• WORK TO COMPLETE
Would you print the records below from the first line through the line containing "Платье 6--8лет", skipping the pictures?

=== RECORDS ===

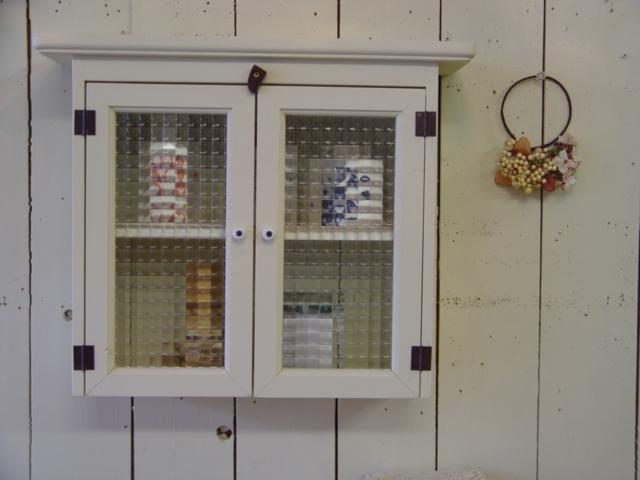 アンティークホワイト フランス製チェッカーガラスのキャビネットシェルフ(フラットタイプ) 受注製作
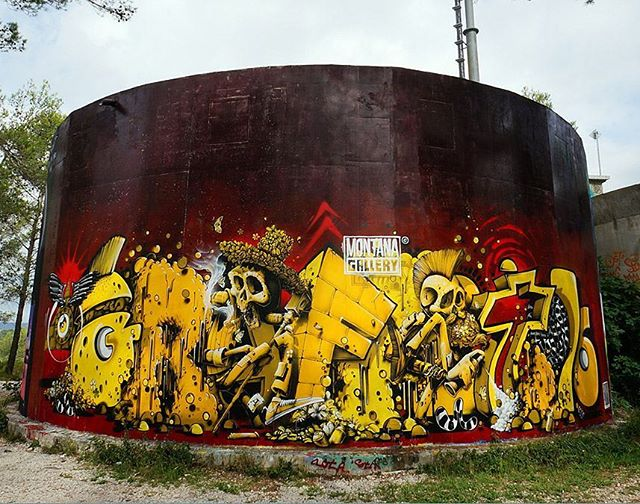 Graffiti - Momies, Yellow, Black, Red.jpg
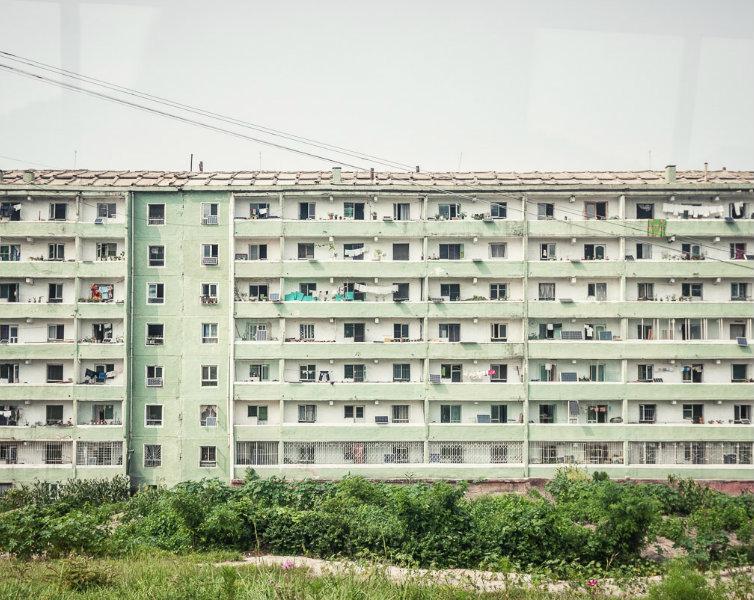 Ảnh chụp một tòa nhà chung cư ở Triều Tiên. (Ảnh:  Michael Huniewicz)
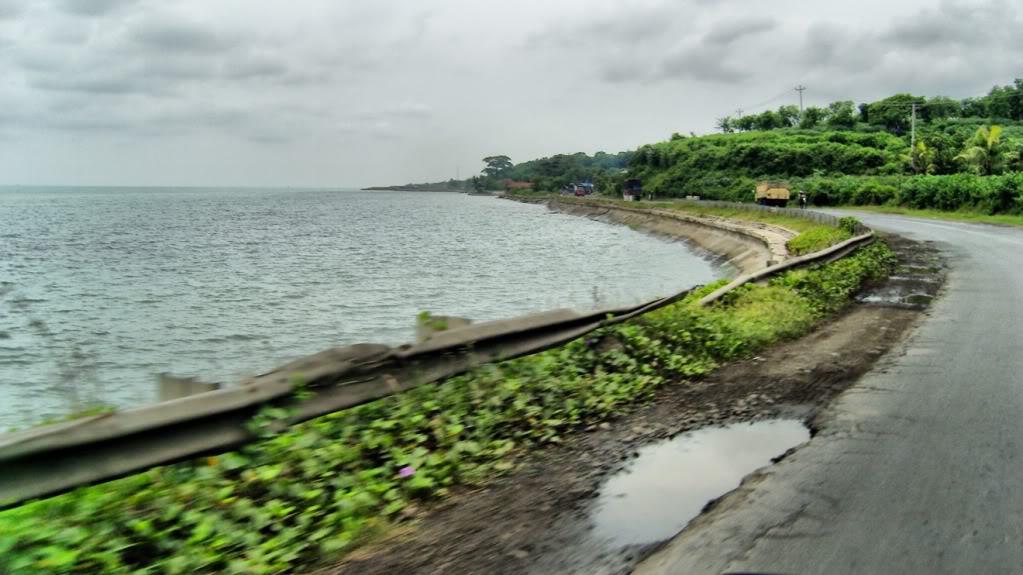 Hasil gambar untuk pantai binangun rembang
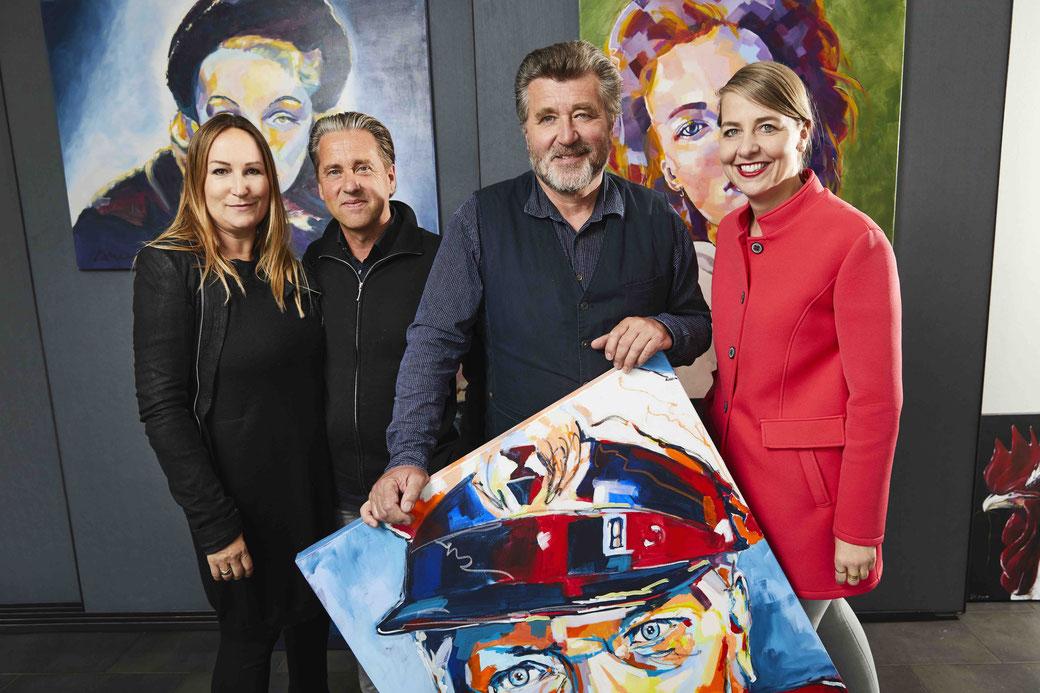 Daniel und die Kunst: die Galeristen Bianca und Volker Daniel mit Schauspieler Bruno F. Apitz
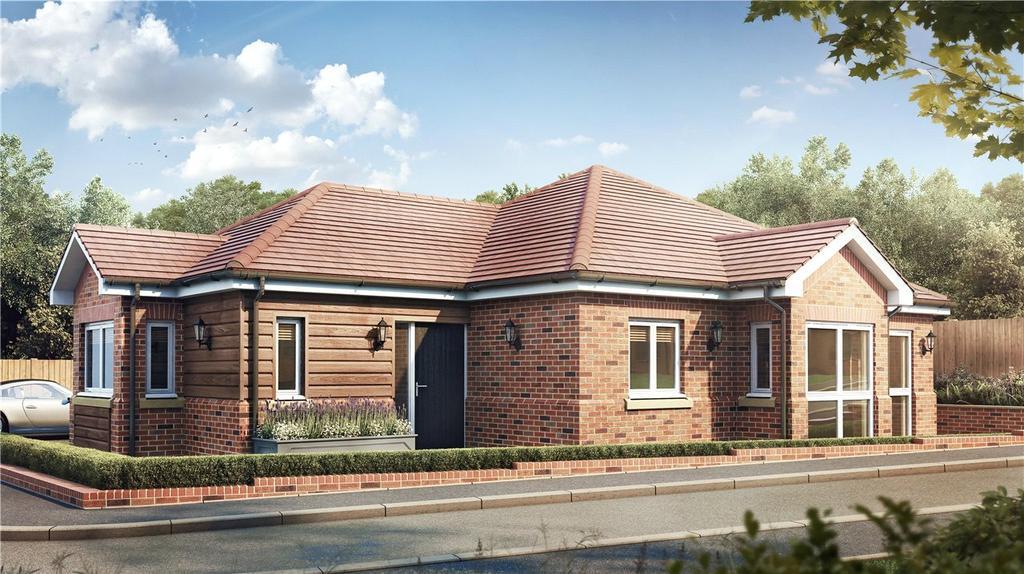 2 Bedrooms Detached Bungalow for sale in Moreton End Close, Harpenden, Hertfordshire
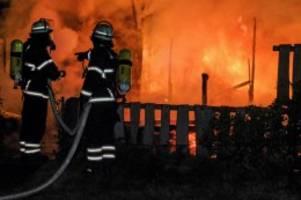 jenfeld: gartenlaube geht mitten in der nacht in flammen auf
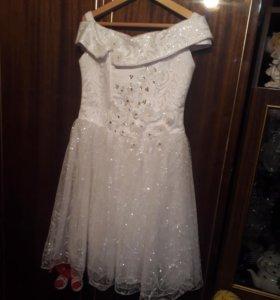 Платье 6--8лет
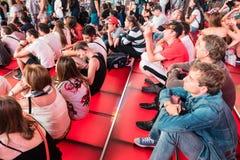 Κόκκινα βήματα της Times Square, πολιτισμός νεολαίας και έννοιες τουρισμού Στοκ Εικόνα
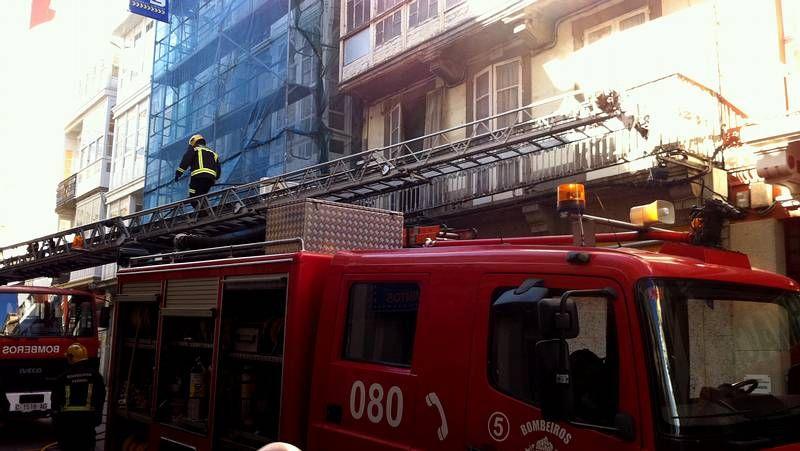 Incendio en un edificio de A Magdalena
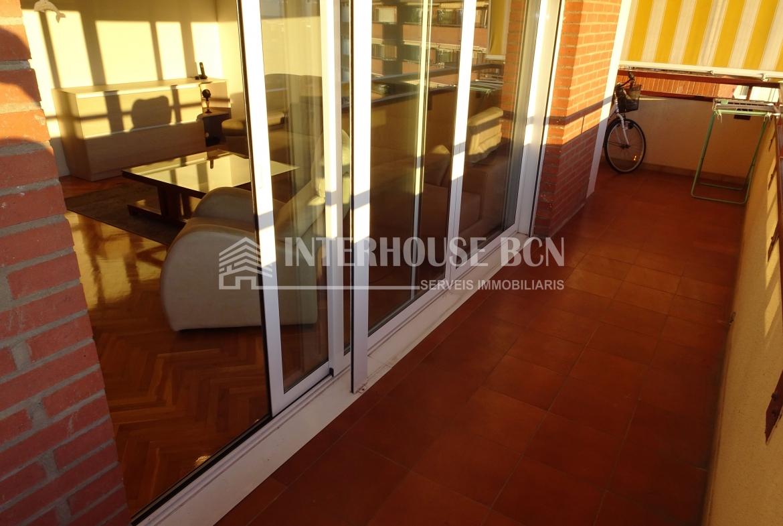 Penhouse atico amueblado con terraza en les corts barcelona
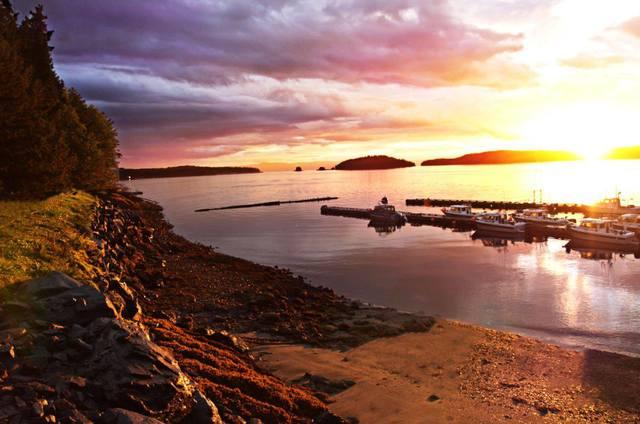 Sunset at Salmon Falls Resort.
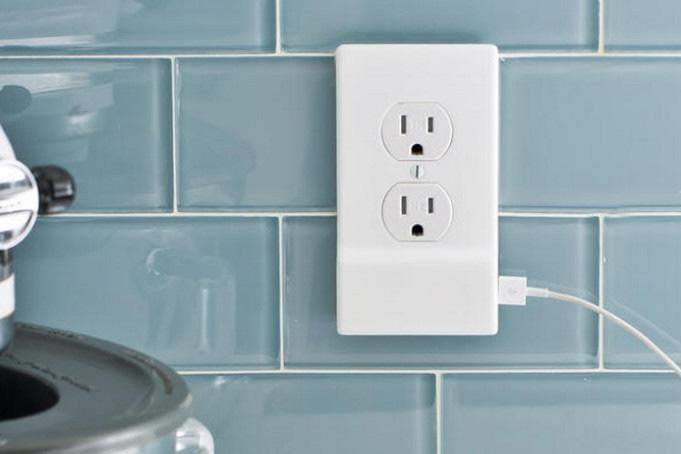 Snappower Outlet Cover Has Usb Charger Digital Trends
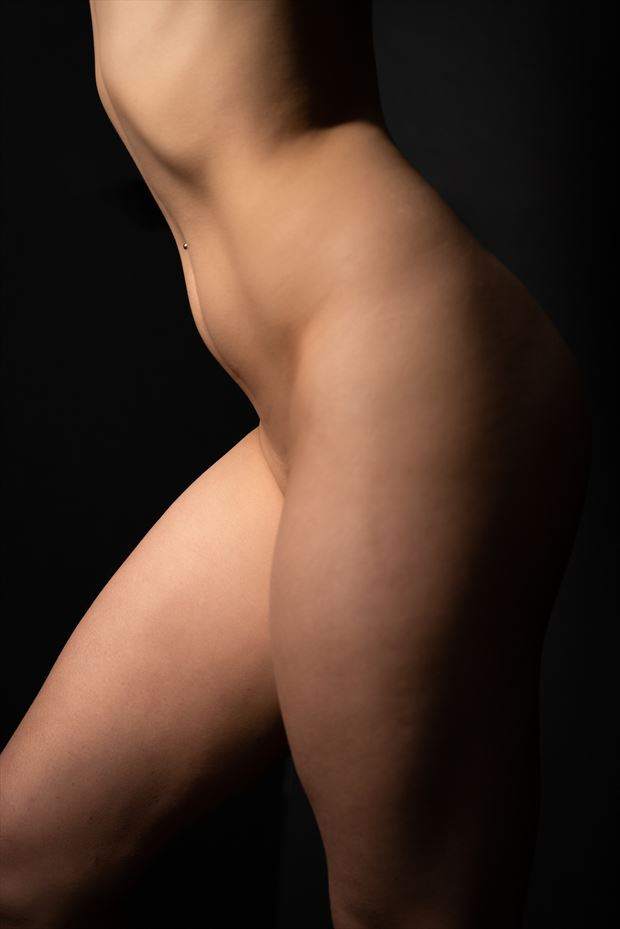 lacey artistic nude photo print by photographer brentmillsphotovideo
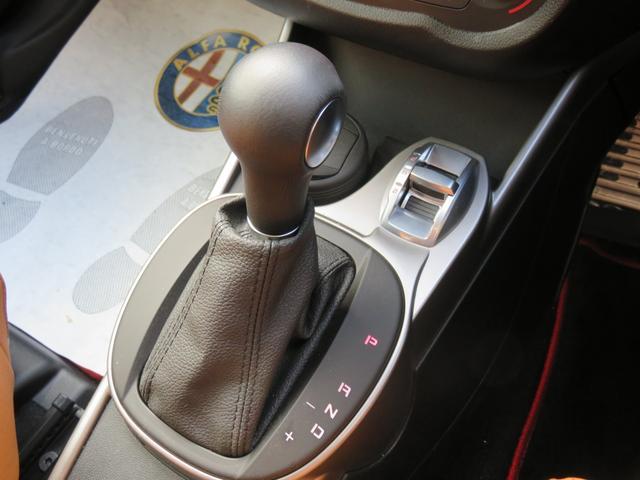 アルファロメオ アルファロメオ ミト スーパー 弊社デモカー 2DINナビ 新車保証継承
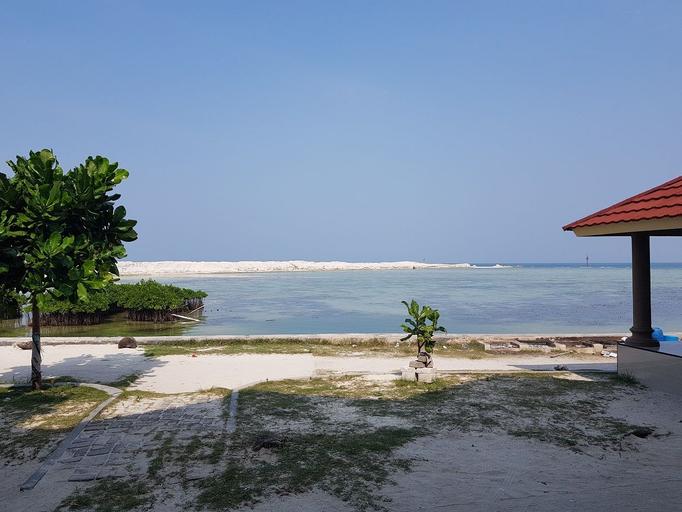 Dolphin Homestay Pulau Pramuka, Thousand Islands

===

• EXERCISE SOLUTION
 アンティークホワイト フランス製チェッカーガラスのキャビネットシェルフ(フラットタイプ) 受注製作
 Graffiti - Momies, Yellow, Black, Red.jpg
 Ảnh chụp một tòa nhà chung cư ở Triều Tiên. (Ảnh:  Michael Huniewicz)
 Hasil gambar untuk pantai binangun rembang
 Daniel und die Kunst: die Galeristen Bianca und Volker Daniel mit Schauspieler Bruno F. Apitz
 2 Bedrooms Detached Bungalow for sale in Moreton End Close, Harpenden, Hertfordshire
 jenfeld: gartenlaube geht mitten in der nacht in flammen auf
 Платье 6--8лет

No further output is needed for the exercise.